> Given passage
.....

The Sturgis Motorcycle Rally led to significant spread of the novel coronavirus in the event’s home state of South Dakota and in other parts of the United States, a team of researchers said in a newly released study that is disputed by state officials.

The report from San Diego State University’s Center for Health Economics & Policy Studies used anonymized cellphone location data and virus case counts to analyze the impact of the 460,000-person event that took place last month, believed to be one of the largest events held during the pandemic. Health officials had expressed concerns about the rally, which, the researchers noted, “represents a situation where many of the ‘worst case scenarios’ for superspreading occurred simultaneously.” Those included the event being held over 10 days, attracting a significant out-of-town population and involving attendees clustered together, with few wearing masks.

The consequences were “substantial,” the researchers concluded. By analyzing the parts of the country that had the highest number of Sturgis attendees and changes in coronavirus trends after its conclusion, they estimated 266,796 cases could be linked to the rally. That’s about 19% of the number reported nationally between Aug. 2 and Sept. 2, and significantly higher than the number state health officials have linked through contact tracing. Based on a COVID-19 case statistically costing about $46,000, the researchers said, that would mean the rally carried a public health price tag of $12.2 billion.

.....

> What to work on
(1) Repeat the Sturgis rally passage word for word, from "The Sturgis Motorcycle" to "by state officials.".
(2) In the Sturgis rally passage, how many coronavirus cases did the researchers estimate could be linked to the rally?
The records after this point are not needed.

(Stored items)
.....

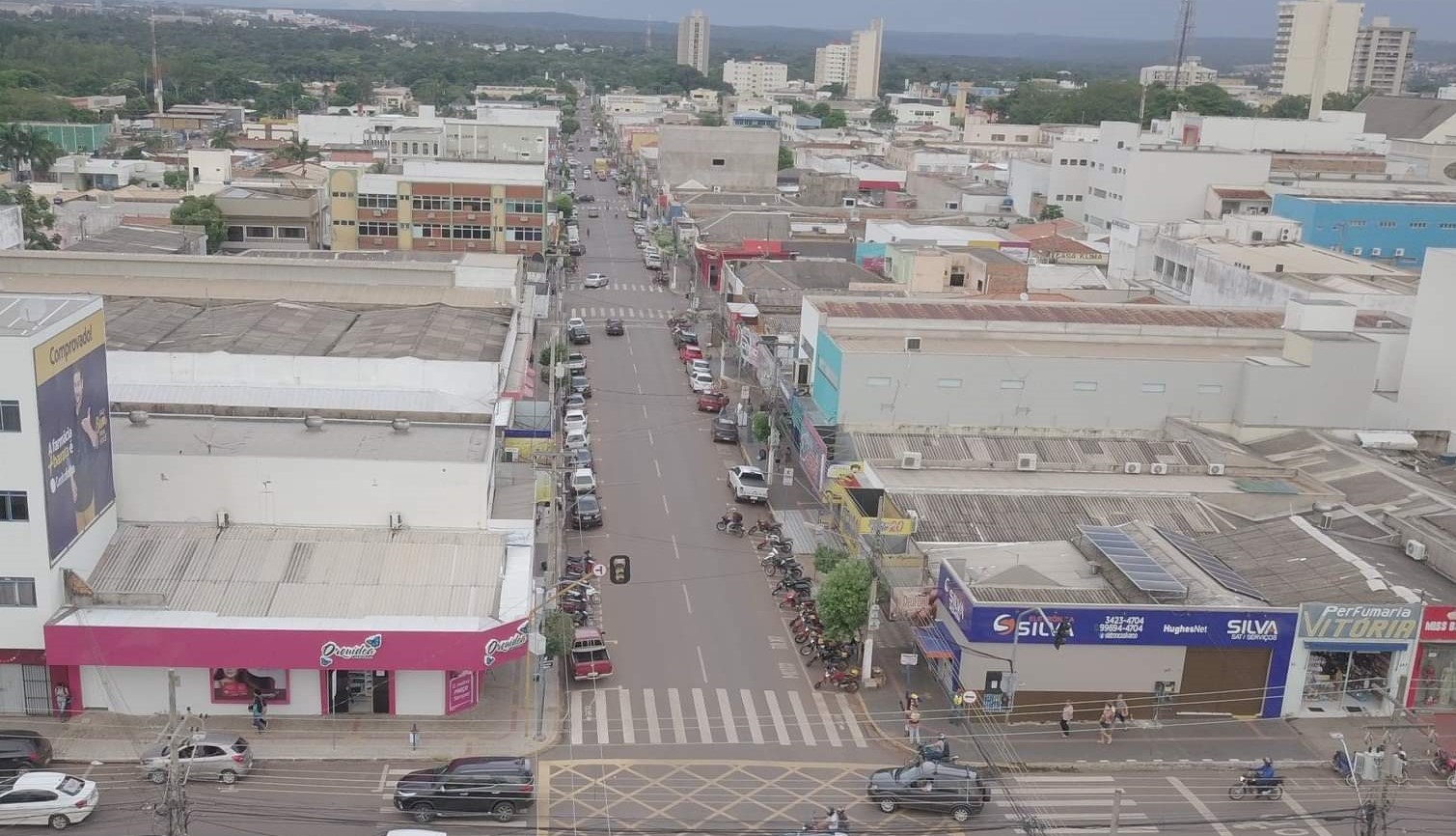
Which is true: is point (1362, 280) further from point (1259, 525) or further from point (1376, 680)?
point (1376, 680)

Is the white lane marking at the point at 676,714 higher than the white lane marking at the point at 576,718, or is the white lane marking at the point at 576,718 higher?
the white lane marking at the point at 676,714

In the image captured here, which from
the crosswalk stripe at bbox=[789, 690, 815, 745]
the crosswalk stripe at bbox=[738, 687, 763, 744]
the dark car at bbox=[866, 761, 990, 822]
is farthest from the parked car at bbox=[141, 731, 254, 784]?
the dark car at bbox=[866, 761, 990, 822]

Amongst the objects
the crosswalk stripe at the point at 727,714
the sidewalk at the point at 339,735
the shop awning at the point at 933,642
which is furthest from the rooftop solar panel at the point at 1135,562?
the sidewalk at the point at 339,735

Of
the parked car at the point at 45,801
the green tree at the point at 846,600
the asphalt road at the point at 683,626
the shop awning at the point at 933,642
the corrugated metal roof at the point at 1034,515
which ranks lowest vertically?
the asphalt road at the point at 683,626

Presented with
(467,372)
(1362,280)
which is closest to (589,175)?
(1362,280)

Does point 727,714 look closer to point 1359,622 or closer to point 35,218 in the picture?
point 1359,622

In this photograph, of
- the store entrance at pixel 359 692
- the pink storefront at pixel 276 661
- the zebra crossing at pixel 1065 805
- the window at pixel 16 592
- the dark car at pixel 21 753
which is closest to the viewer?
the dark car at pixel 21 753

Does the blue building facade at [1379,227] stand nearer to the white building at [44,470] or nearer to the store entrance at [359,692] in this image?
the store entrance at [359,692]

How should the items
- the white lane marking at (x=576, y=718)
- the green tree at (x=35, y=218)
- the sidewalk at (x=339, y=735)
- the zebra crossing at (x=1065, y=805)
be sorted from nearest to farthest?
the zebra crossing at (x=1065, y=805) → the sidewalk at (x=339, y=735) → the white lane marking at (x=576, y=718) → the green tree at (x=35, y=218)
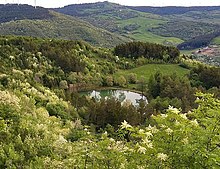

.....

> Solved problems
(1)
The Sturgis Motorcycle Rally led to significant spread of the novel coronavirus in the event’s home state of South Dakota and in other parts of the United States, a team of researchers said in a newly released study that is disputed by state officials.

(2) 266,796 cases